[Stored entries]
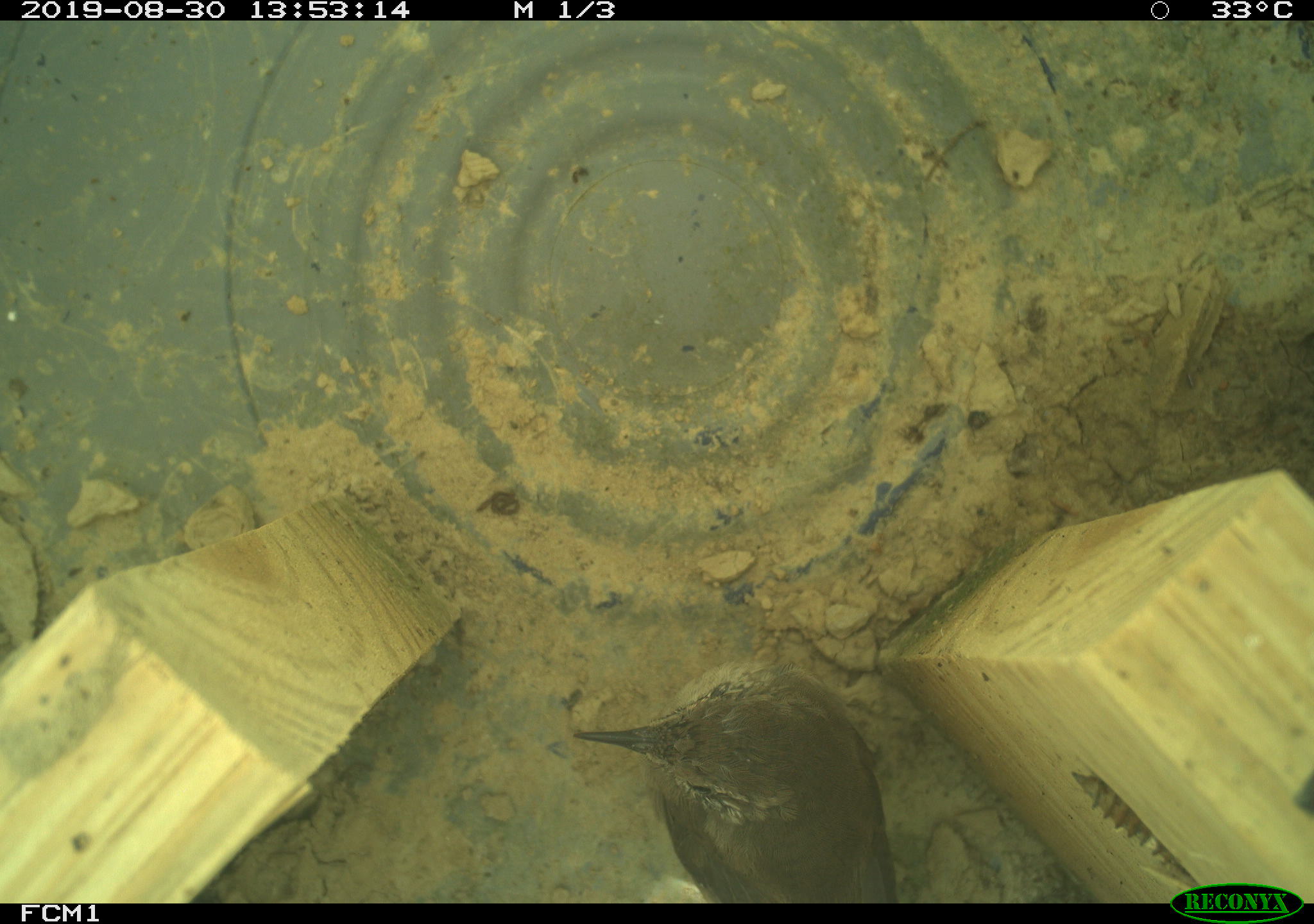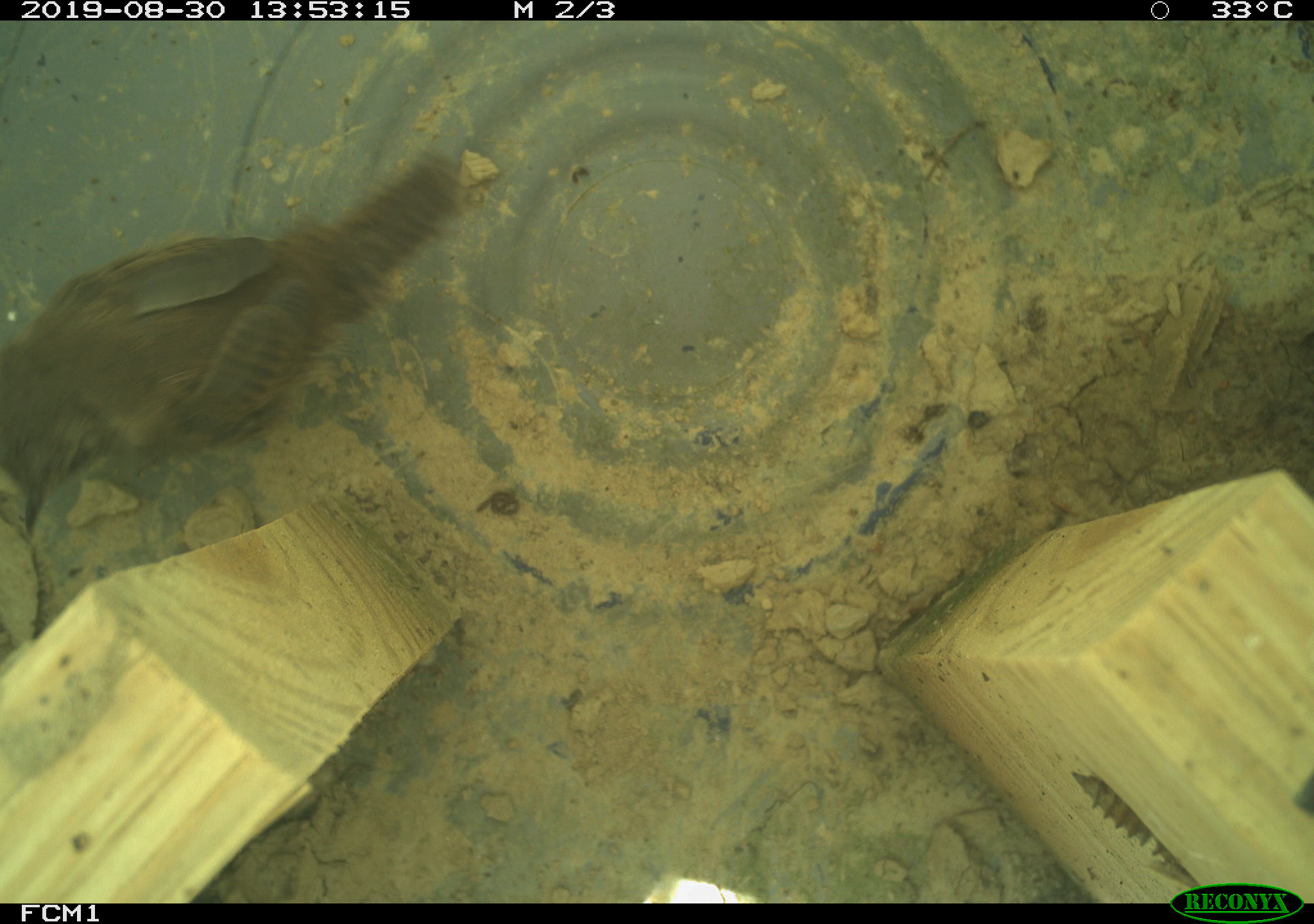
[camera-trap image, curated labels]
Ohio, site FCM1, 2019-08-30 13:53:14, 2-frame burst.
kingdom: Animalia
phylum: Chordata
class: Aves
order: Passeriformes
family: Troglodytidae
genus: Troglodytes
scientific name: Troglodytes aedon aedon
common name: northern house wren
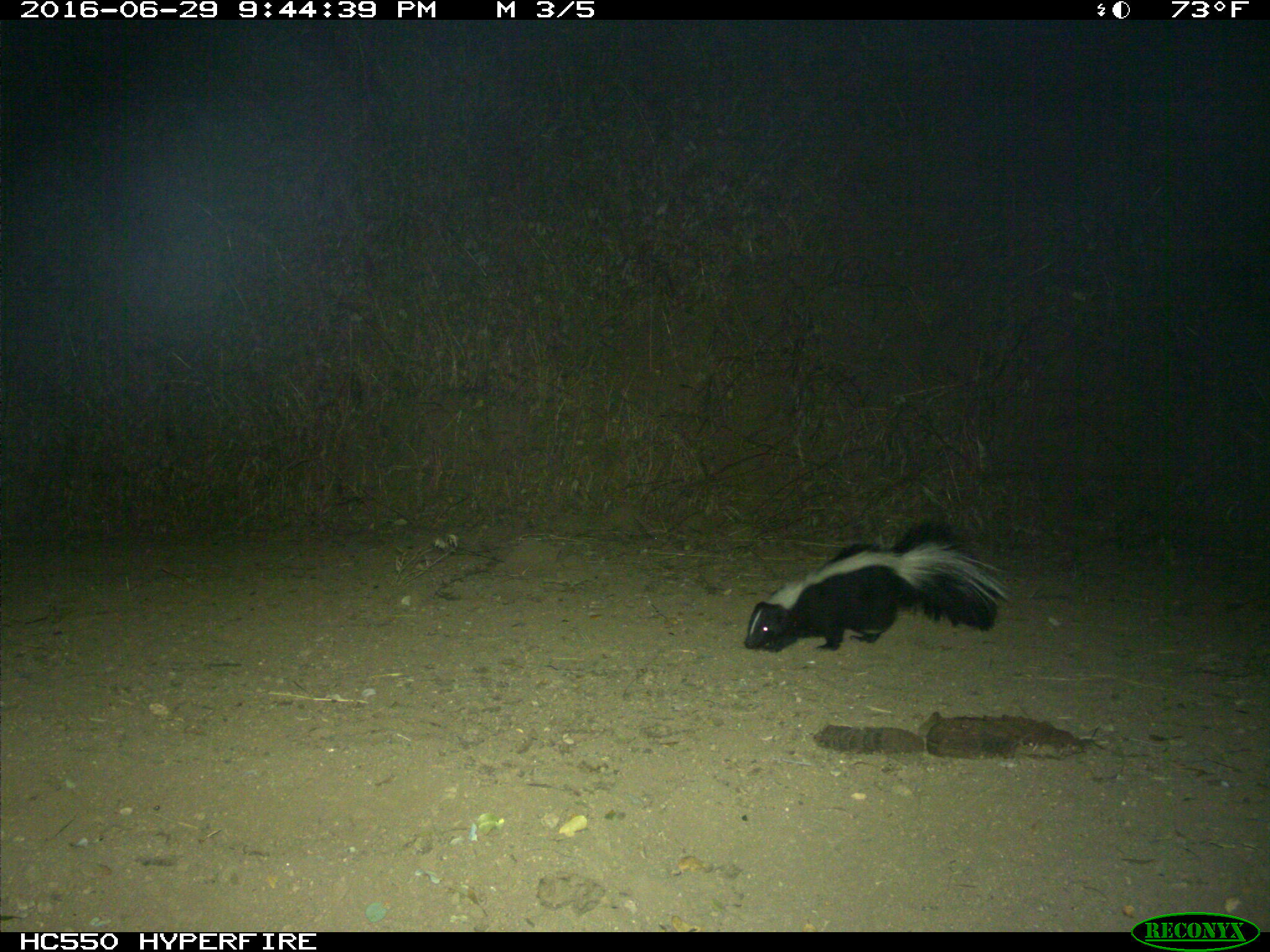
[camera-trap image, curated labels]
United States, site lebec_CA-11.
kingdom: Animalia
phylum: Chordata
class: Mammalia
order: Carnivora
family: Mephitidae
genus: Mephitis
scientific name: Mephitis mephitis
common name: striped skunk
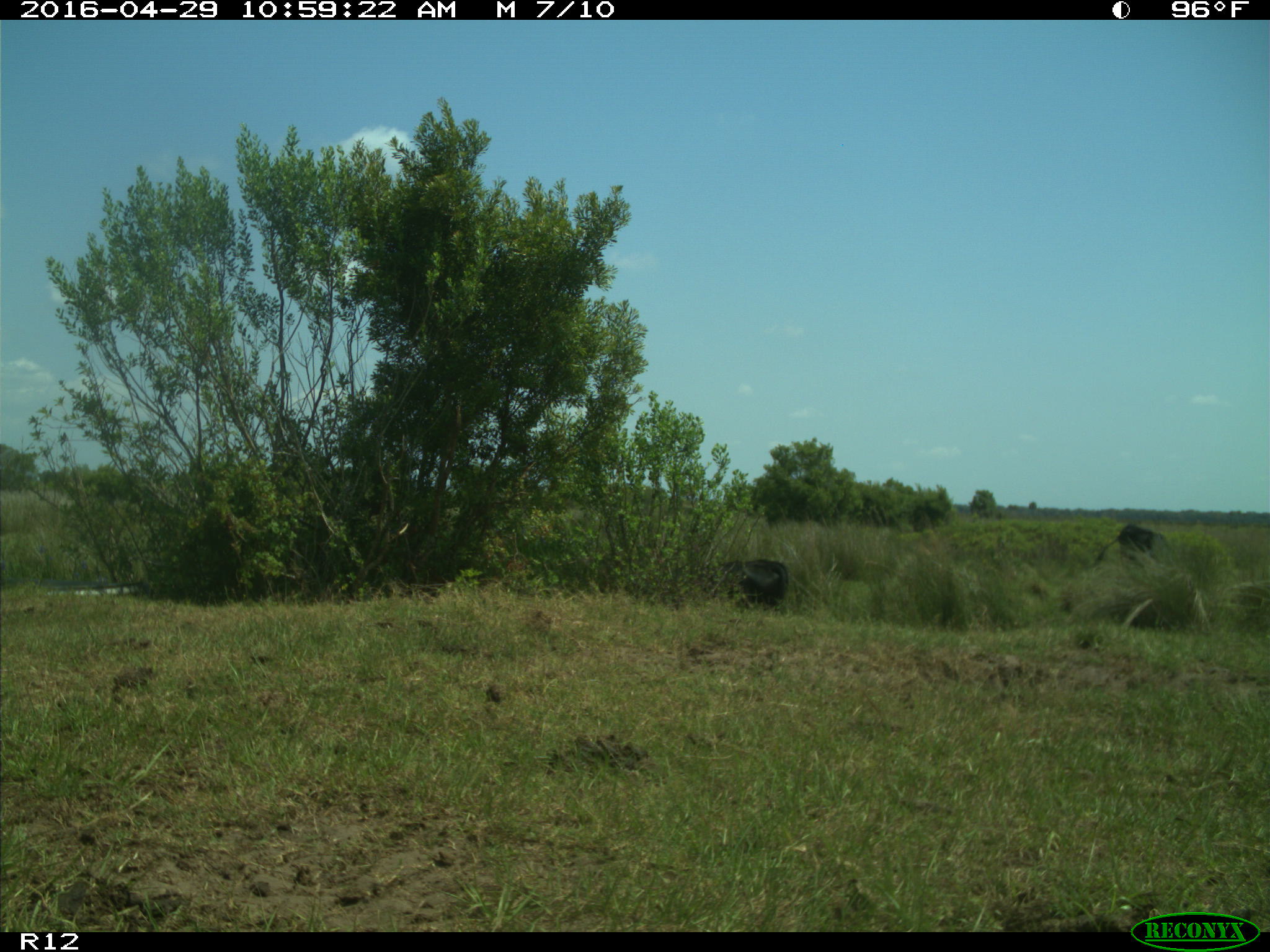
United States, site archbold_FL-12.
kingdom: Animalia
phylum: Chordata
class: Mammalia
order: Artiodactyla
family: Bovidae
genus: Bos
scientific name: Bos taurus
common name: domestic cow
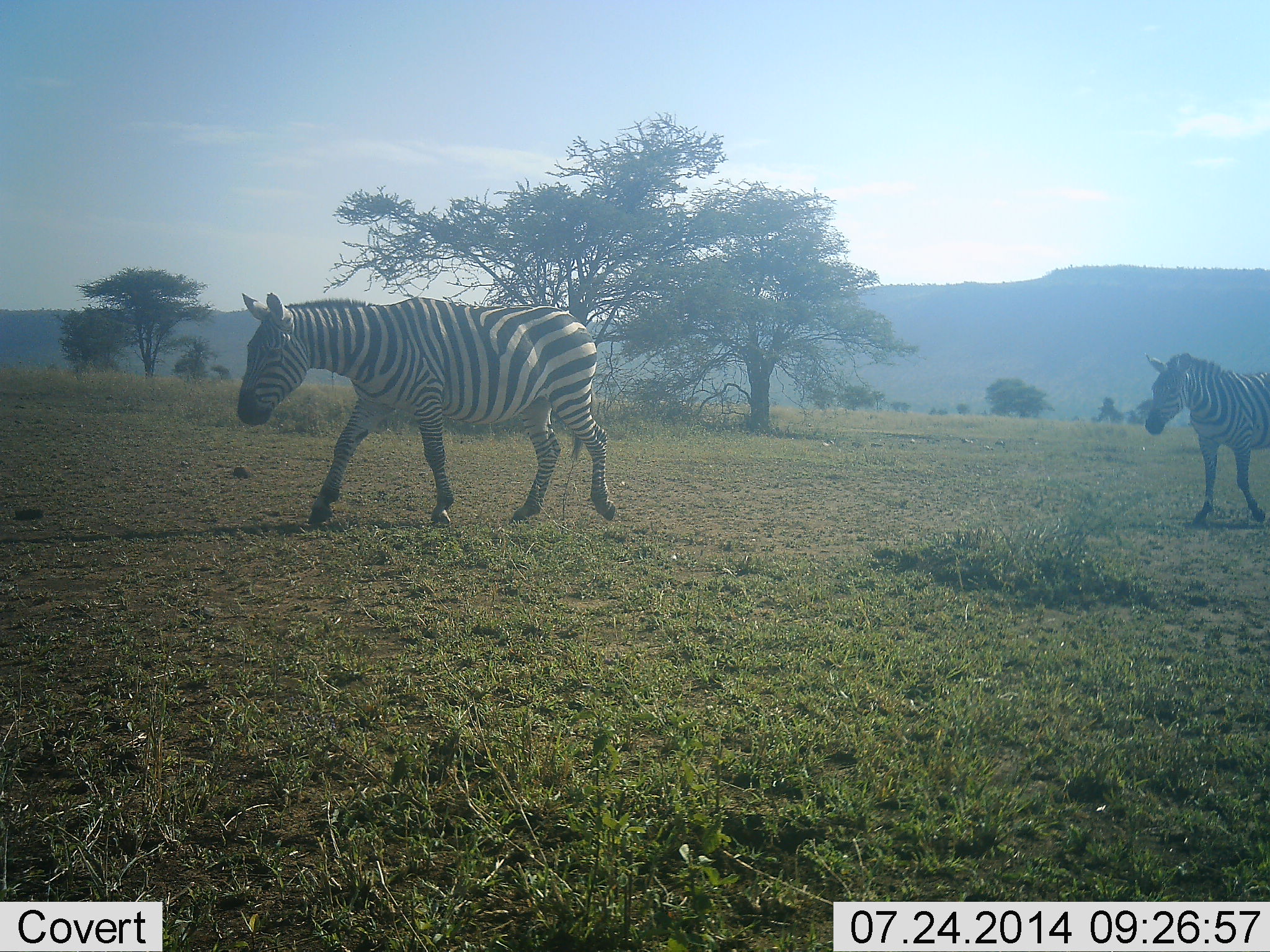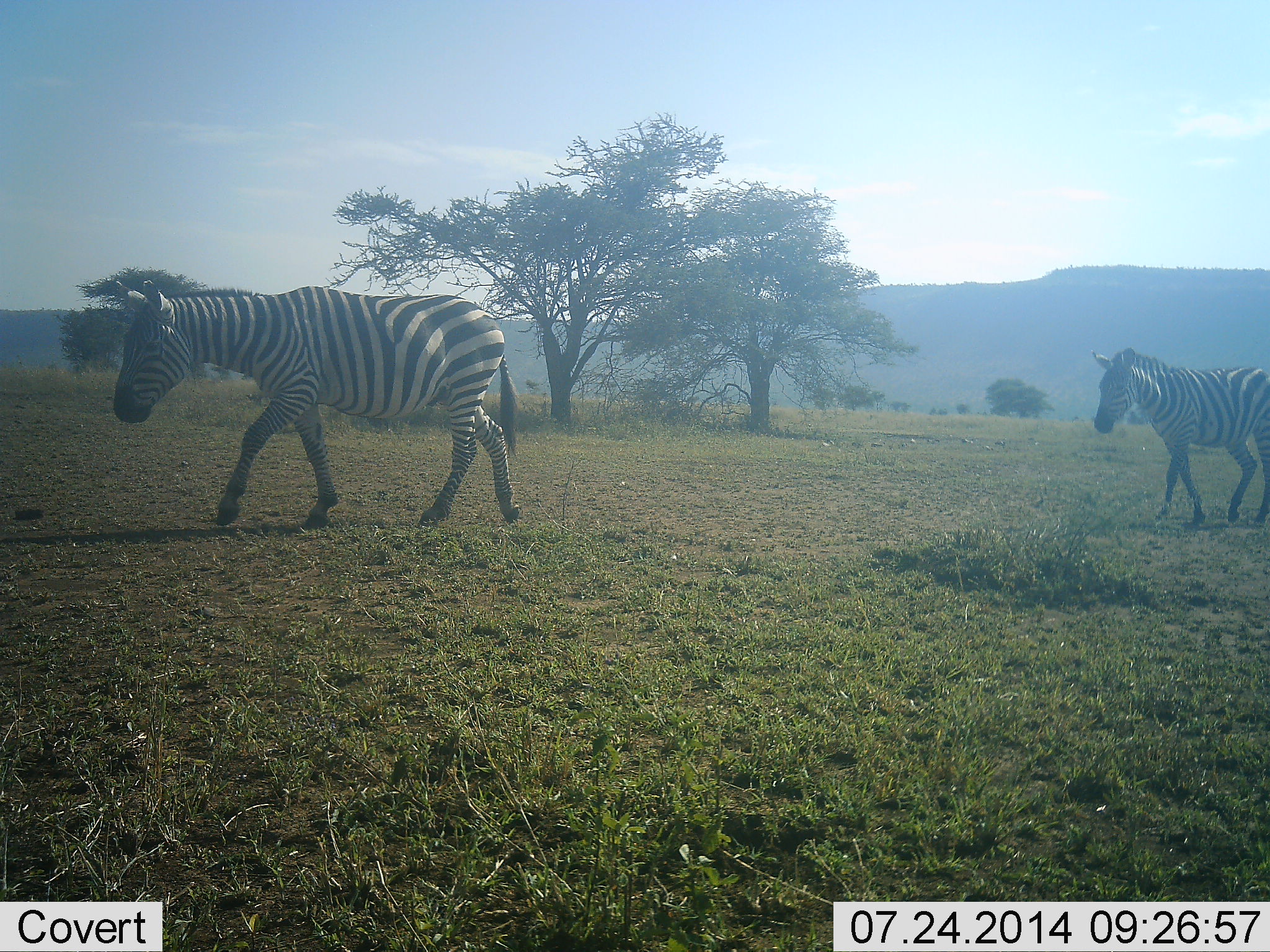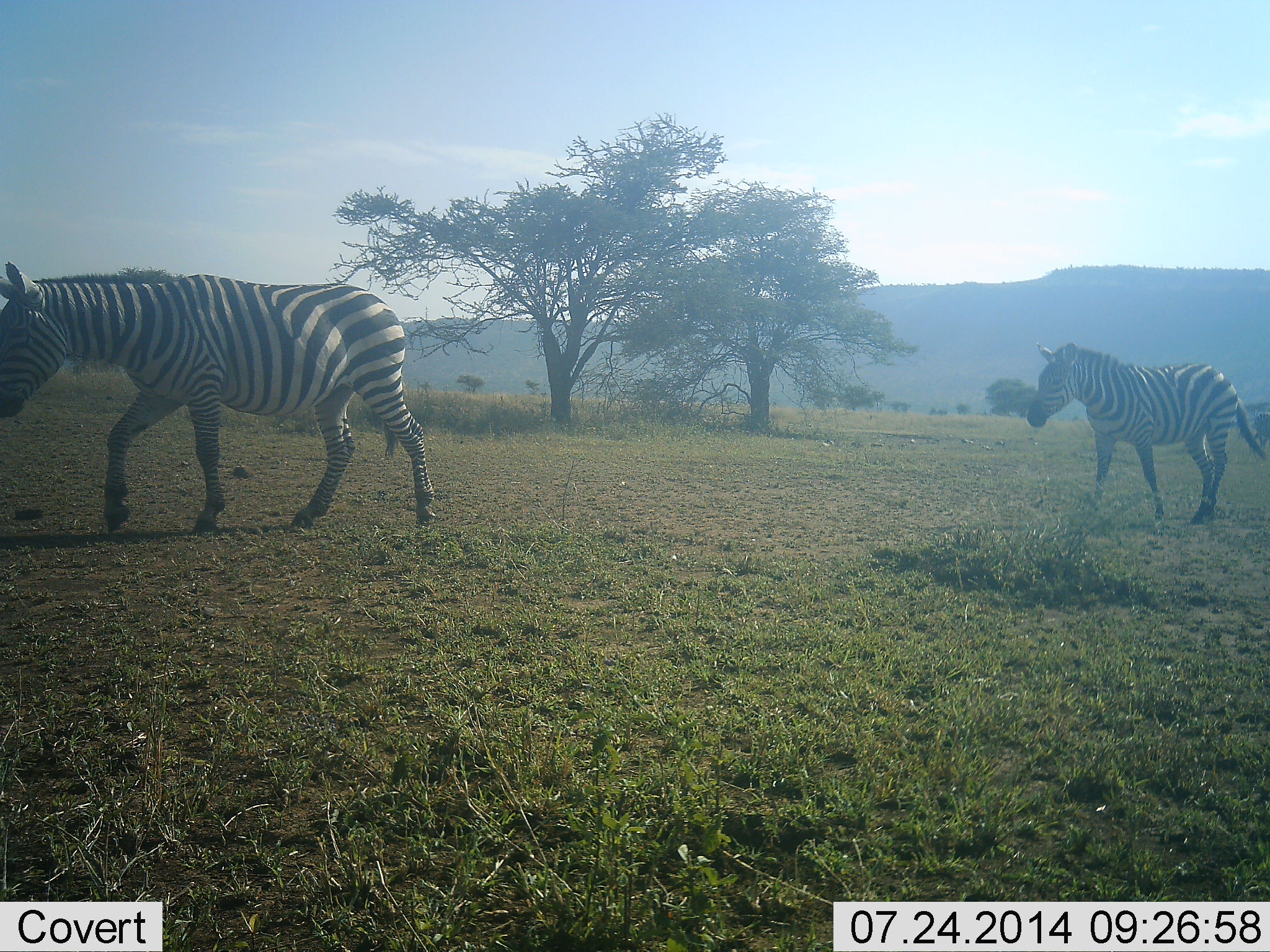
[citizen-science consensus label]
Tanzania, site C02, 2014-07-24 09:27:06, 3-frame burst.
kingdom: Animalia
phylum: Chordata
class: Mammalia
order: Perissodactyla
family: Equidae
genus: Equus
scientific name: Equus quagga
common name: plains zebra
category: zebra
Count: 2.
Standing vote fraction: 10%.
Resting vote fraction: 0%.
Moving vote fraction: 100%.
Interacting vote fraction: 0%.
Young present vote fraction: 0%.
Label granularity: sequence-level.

* [Task to carry out]:
Copy exactly the lines above, from the one containing "[citizen-science consensus label]" through the very last line.

* [Problem solution]:
[citizen-science consensus label]
Tanzania, site C02, 2014-07-24 09:27:06, 3-frame burst.
kingdom: Animalia
phylum: Chordata
class: Mammalia
order: Perissodactyla
family: Equidae
genus: Equus
scientific name: Equus quagga
common name: plains zebra
category: zebra
Count: 2.
Standing vote fraction: 10%.
Resting vote fraction: 0%.
Moving vote fraction: 100%.
Interacting vote fraction: 0%.
Young present vote fraction: 0%.
Label granularity: sequence-level.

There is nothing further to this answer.